AUSGEWÄHLTER AUSZUG —
########
Zitat:Ist aus dem Koran eine gesellschaftlich-politische (also nicht nur religiöse) Gleichberechtigung der Frau zu begründen?

wenn man so will, sicher

Zitat:Ist die unter Modernisten vielfach propagierte und geübte wissenschaftliche Koranauslegung im Stile eines Harun Yahya (eigentlich Adnan Oktay) nicht eher Hindernis als Anreiz, sich mit modernem muslimischem Denken auseinanderzusetzen?

zweifellos. ich weiß jetzt zwar nicht genau, wen und was du mit dieser wissenschaftliche Koranauslegung der modernisten meinst (daß hr. oktar keiner ist, darüber besteht zwischen uns ja wohl einigkeit) - aber jeder versuch, mythische texte zu faktischen aussagen zu verklären, ist für die religion kontraproduktiv. egal, auf welcher seite man dabei vom pferd fällt

(17-07-2010, 15:09)Bion schrieb: Ist die Tendenz, alles, was dem (sunnitisch) modernistisch-islamischen Weltbild widerspricht (zB Sufismus, verschiedene Denkrichtungen innerhalb der Schia, etc.), als unislamisch und abergläubisch abzuqualifizieren, dem Frieden unter den Muslimen nicht abträglich?

ganz sicher. es gehört ja auch imho zwingend zu einem modernen glaubensverständnis, sich des pluralismus auch in der eigenen religion bewußt zu werden und diesen zumindest anzuerkennen, wenn nicht zu begrüßen

diesen (auch innerislamischen) pluralismus fordert imho auch der gerne als vertreter eines "modernistischen islam" angesehene soheib bencheikh, wen er in einem interview ://de.qantara.de/webcom/show_article.php/_c-469/_nr-159/i.html über die positive rolle des französischen säkularismus sagt:

Frage: Viele Muslime haben ein negatives Bild vom Säkularismus. Glauben Sie, dass es eines Tages eine Akzeptanz des Säkularismus von Seiten des Islam geben wird?
########
VORLIEGENDE AUFLISTUNG —
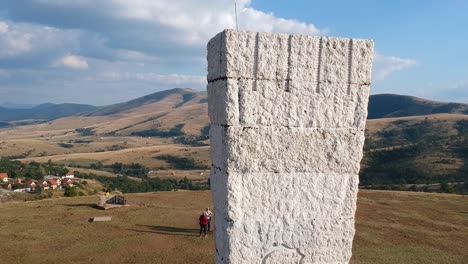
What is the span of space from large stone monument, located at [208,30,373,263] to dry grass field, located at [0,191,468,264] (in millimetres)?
12096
########
DEINE AUFGABE —
Gib aus dem Forumsbeitrag zur Koranauslegung den Abschnitt wörtlich wieder, der mit den Worten um „Zitat:Ist die unter“ beginnt und mit „muslimischem Denken auseinanderzusetzen?“ endet.

ANTWORT —
Zitat:Ist die unter Modernisten vielfach propagierte und geübte wissenschaftliche Koranauslegung im Stile eines Harun Yahya (eigentlich Adnan Oktay) nicht eher Hindernis als Anreiz, sich mit modernem muslimischem Denken auseinanderzusetzen?